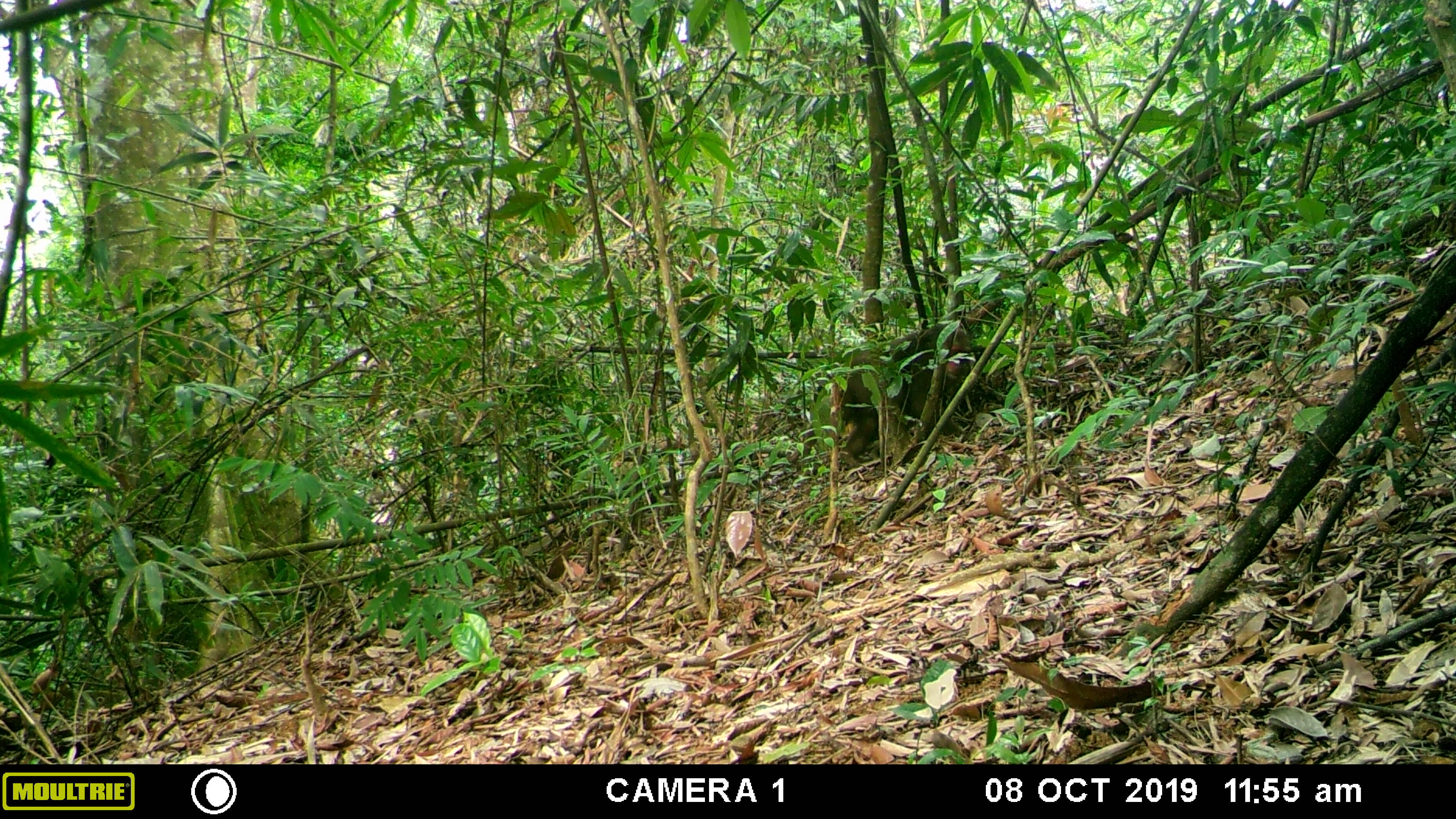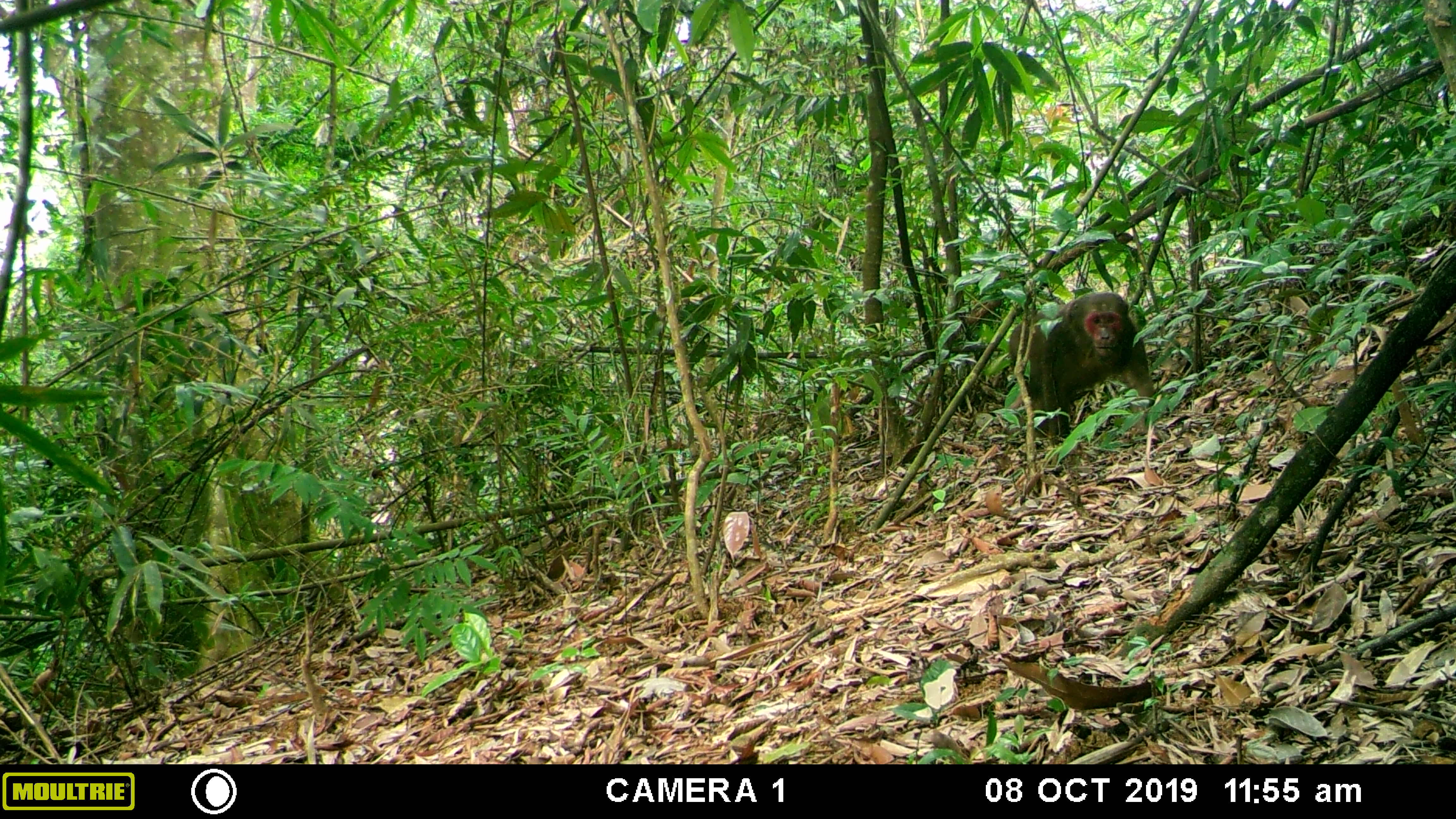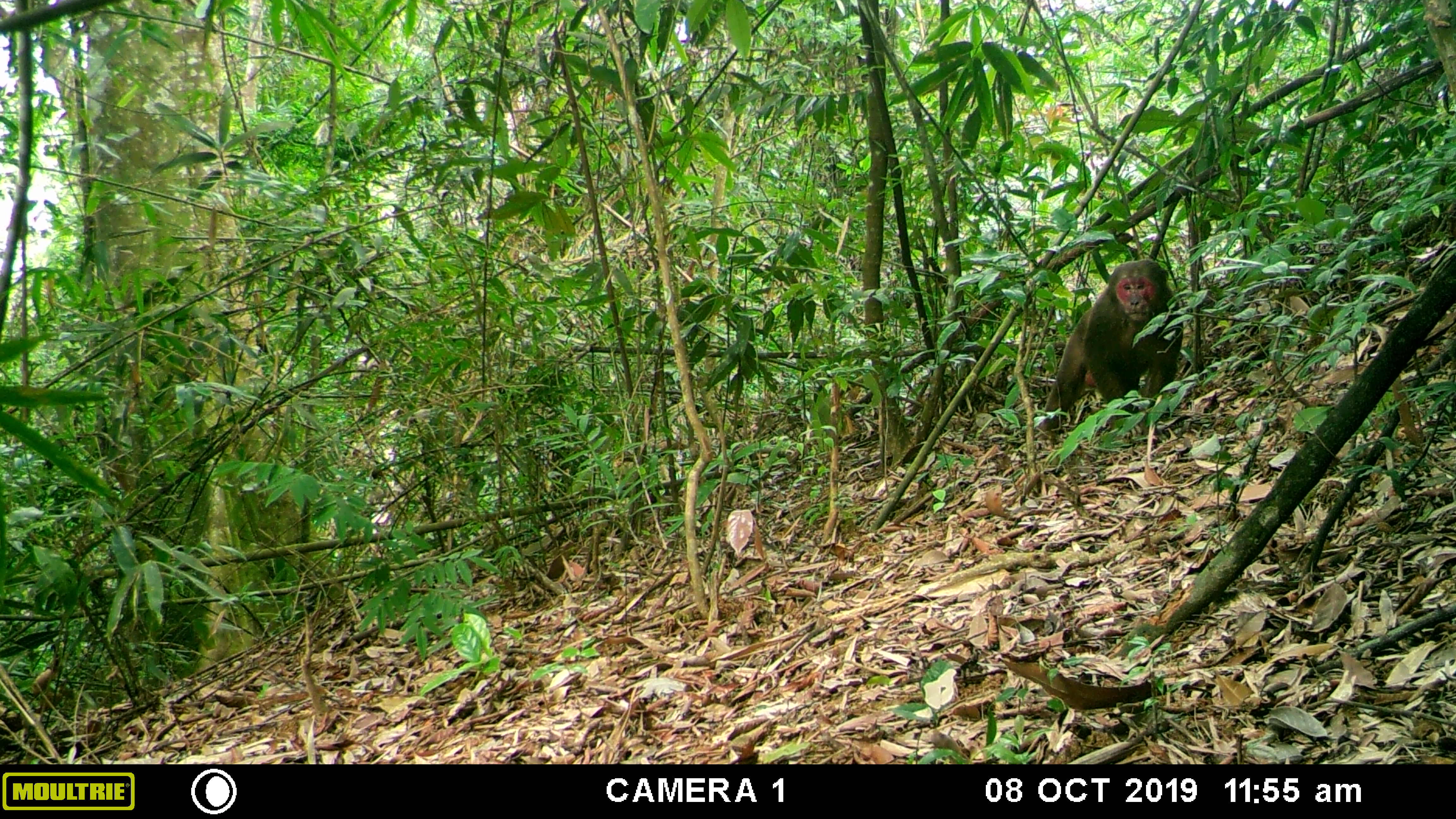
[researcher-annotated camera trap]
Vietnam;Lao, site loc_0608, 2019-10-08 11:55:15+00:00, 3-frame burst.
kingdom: Animalia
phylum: Chordata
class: Mammalia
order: Primates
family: Cercopithecidae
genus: Macaca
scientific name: Macaca arctoides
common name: stump-tailed macaque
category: stump tailed macaque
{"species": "stump tailed macaque (stump-tailed macaque) (Macaca arctoides)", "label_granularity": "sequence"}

* * * *

> What this task involves
The copy should run from the first line of the material above through the line with "category: stump tailed macaque", repeated exactly and without pictures.

> Reply to the exercise
[researcher-annotated camera trap]
Vietnam;Lao, site loc_0608, 2019-10-08 11:55:15+00:00, 3-frame burst.
kingdom: Animalia
phylum: Chordata
class: Mammalia
order: Primates
family: Cercopithecidae
genus: Macaca
scientific name: Macaca arctoides
common name: stump-tailed macaque
category: stump tailed macaque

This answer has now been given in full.